Wage and hour law is based on the premise that employees are paid for the time they are at work and are not paid when not working. However, when the line between work and home is not clear, on-call employees often feel they should be compensated for the interruption into their personal time when that interruption benefits their employer.
Traditionally, the question of whether on-call time must be paid was a question of whether the employee was “engaged to wait” or “waiting to be engaged.” If an employee is able to use the on-call time for his/her own purposes, the employer was not required to pay him for that time. But what about the employee that is required to carry a cell phone and work remotely if called? Courts in the Ninth Circuit make this distinction by applying a seven-part test, referred to as the Owens factors. Although Owens was decided in 1992, just prior to widespread cell phone use, it summarized years of precedent going back to the 1940s, and did not anticipate employees being in contact with customers all hours of the day in almost any location.
In our case, the District Court applied the Owens factors and found that being required to stay within cell phone range and answer the phone if called was not enough to establish that the employee was required under the FLSA to be paid for the time not answering the phone. The Owens factors are very fact specific with “no one factor controlling.” The key factors in this case where: the employee was able to travel anywhere within cell phone coverage; arrange for others to take the phone if he planned a vacation or otherwise needed to be unavailable; and, although the employee disputed this fact, the calls were not so frequent as to severely limit his ability to use his time as his own. At the appellate level, the former employee added a twist emphasizing the argument that because his job was as a dispatcher, his time carrying, but not actually answering, the phone for after-hours dispatching was simply a continuation of his job duties. The appellate court did not accept that argument.

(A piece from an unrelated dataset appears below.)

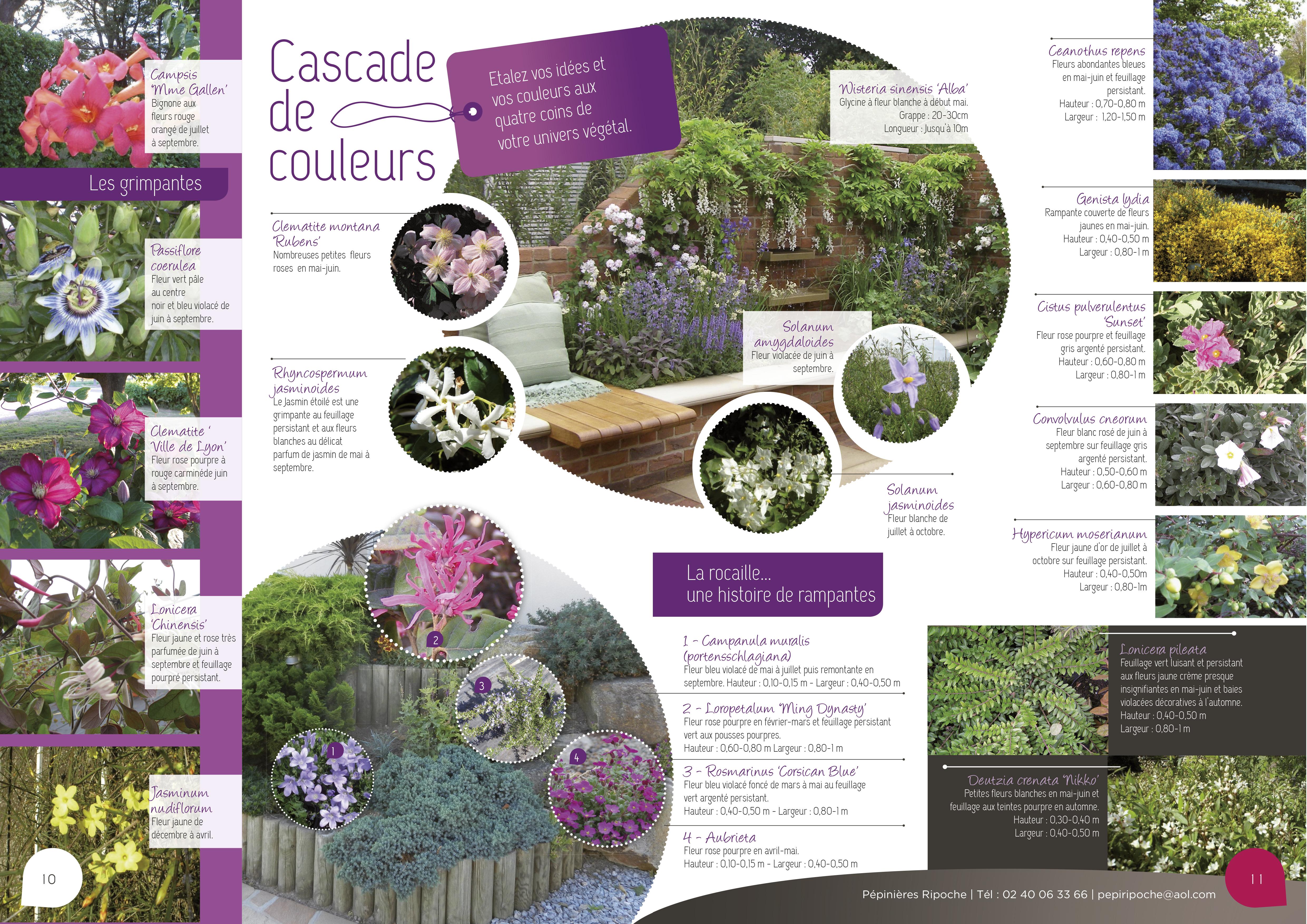 Cascade de couleurs, Plantes grimpantes, Arbustes couvre-sol et Vivaces tapissantes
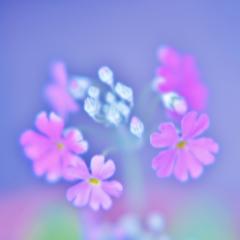 「ゆる~い お花の世界」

An additional factor in any wage claim is an agreement of the parties. An employer cannot contract out of the FLSA minimum wage and overtime requirements; however, the reasonable expectations of the parties may establish an agreement to pay beyond the legal minimum. In this case, the employee signed a memorandum confirming he would be paid two hours overtime each day he was required to carry the after-hours phone, and that he was required to record all time spent on the phone that exceeded the two-hour minimum.
When an employee is required to carry and answer a cell phone after ordinary work hours, an employer should carefully analyze the employee’s job description and expectations (preferably with legal assistance) and have an “on call” or “after hours” policy signed by the employee that clearly identifies expectations and requirements during that time period. An employer should also require and enforce a policy of tracking all time worked. This is required by law, but often ignored or rarely enforced. Accurate time cards are often the best source of evidence to dispute a claim for overtime.